新たな分野での、初めての挑戦として臨んだ第3期プランの策定にあたってどのような思いを込め、またその推進にあたってはどのようなことに注力して進めてきたのだろうか。

令和2年の年明けからは新型コロナウイルス感染症が拡大し、移動や密集の自粛など人々の自由は制限され、世界的な交流の遮断、経済活動の停滞など感染拡大に伴う様々な影響も広がり、世界も日本も揺れ続けている。教育においても、一時は学校の一斉臨時休業を余儀なくされるなど、前例のない対応を迫られ、再開後の教育活動においてもあらゆる制限を受けてきた。兵庫が誇るトライやる・ウィーク等の体験教育においても、これまで通りの実施ができず、試行錯誤の中で工夫されてきた。一方で、学校での一人一台端末の普及にみられるようなICTを活用した新たな動きも急速に広まり、ポストコロナの世界は新たな時代の始まりとも言われている。

まさに、第3期プランの重点テーマである未来への道を切り拓く力が、子ども達だけではなく、教師、学校、教育行政そのものに今求められている。このような激しい変化の時代だからこそ、このプランの前文に記載している「いつの時代においても教育に必要とされるもの(不易)」が何であるのか、「今この時代に合わせて教育に必要とされるもの(流行)」が何であるのか、が見えてくるのではないかと感じている。

そこで、この1年あまりの間、教育長の立場で様々な判断をしてきたと思うが、コロナ禍というこれまでに無い事態を経験し、兵庫の教育に対する思いや、子ども達が身につけるべき力について、今どのように考えられるか、プラン策定時から変わったこと、変わらなかったことは何かについて、当局の所見を伺う。

2 今後の県政を担う職員の採用について

大多数の大学新卒の年齢である22歳人口は、2010年代ほぼ横ばいで推移してきたが、少子化の影響を受け、新卒採用の2021年問題といわれているように、2022年以降減少に転じるとされており、2022年度の採用、つまり今年2021年度の就活から、学生の獲得競争が激化すると言われている。

このような中で、県が新規採用において優秀な人材を採用するには、民間、または他の地方自治体との争奪戦となることは明らかであるが、兵庫県職員一般事務職(大卒程度)の採用試験の受験者数の競争率は、就職氷河期の2000年頃には30倍程度あったものが、2018年度は3.9倍、2019年度4.8倍、2020年度5.3倍となっており、受験者数は低迷している。

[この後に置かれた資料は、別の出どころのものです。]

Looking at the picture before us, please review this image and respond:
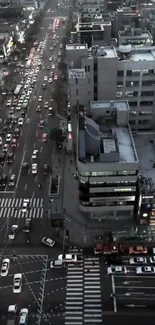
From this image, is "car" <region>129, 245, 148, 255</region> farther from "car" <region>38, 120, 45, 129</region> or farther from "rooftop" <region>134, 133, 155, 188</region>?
"car" <region>38, 120, 45, 129</region>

感染症や災害が頻発する近年において、県民の公務員に対する期待と需要は高まっている一方で、公務員に向けられる視線は厳しさを増している。そのため、公僕として県政を支え、県民のための仕事を高い志とやりがいを持って遂行できる優秀な人材を獲得していくことは、最重要課題である。

また、デジタル改革関連法案が成立するなど、デジタル化が喫緊の課題である行政にとって、情報の基礎知識は無くてはならない社会常識となっている。

そこで、将来の県行政を担う職員採用にあたって、どのような人材がふさわしいと考えているのか、また、その適性をどのように見極めるのか、優秀な人材を獲得するために不可欠な受験者の確保についてどのような取組を行うのか、当局の所見を伺う。

 

3 知事選挙に向けた投票率向上のための啓発について

来月の7月1日に告示され、7月18日が投開票日となっている兵庫県知事選挙の投票率向上に向けた取組について伺う。

2019年の統一地方選挙では、都道府県知事選挙を除き、各選挙ともに投票率が過去最低記録を更新した。

兵庫県知事選挙の近年の投票率は、参議院議員選挙と同日実施であった平成13年と平成25年を除き、昭和61年の選挙から計6回、30%台で推移してきた。前回平成29年の選挙ではなんとか40.86%と僅かに回復したものの、昭和26年には80%近い投票率という時代があったことを考えれば長期低落傾向にある。

一方で、昨年来の新型コロナウイルス感染症への対応において、 各自治体の対応が比較され、首長の記者会見が度々報道されるなど、都道府県知事に対する世間の関心は高まっていると感じる。

民主主義の根幹たる選挙の重要性を鑑みれば、投票率の向上は非常に大きな課題である。総務省が平成29年に出した投票環境向上に向けた取組事例集によれば、全国では、大型商業施設、大学、高校、病院等での共通・期日前投票所の設置や、投票所の設備を備えた車による移動式期日前投票所の設置、交通弱者への移動支援などの取組が見られる。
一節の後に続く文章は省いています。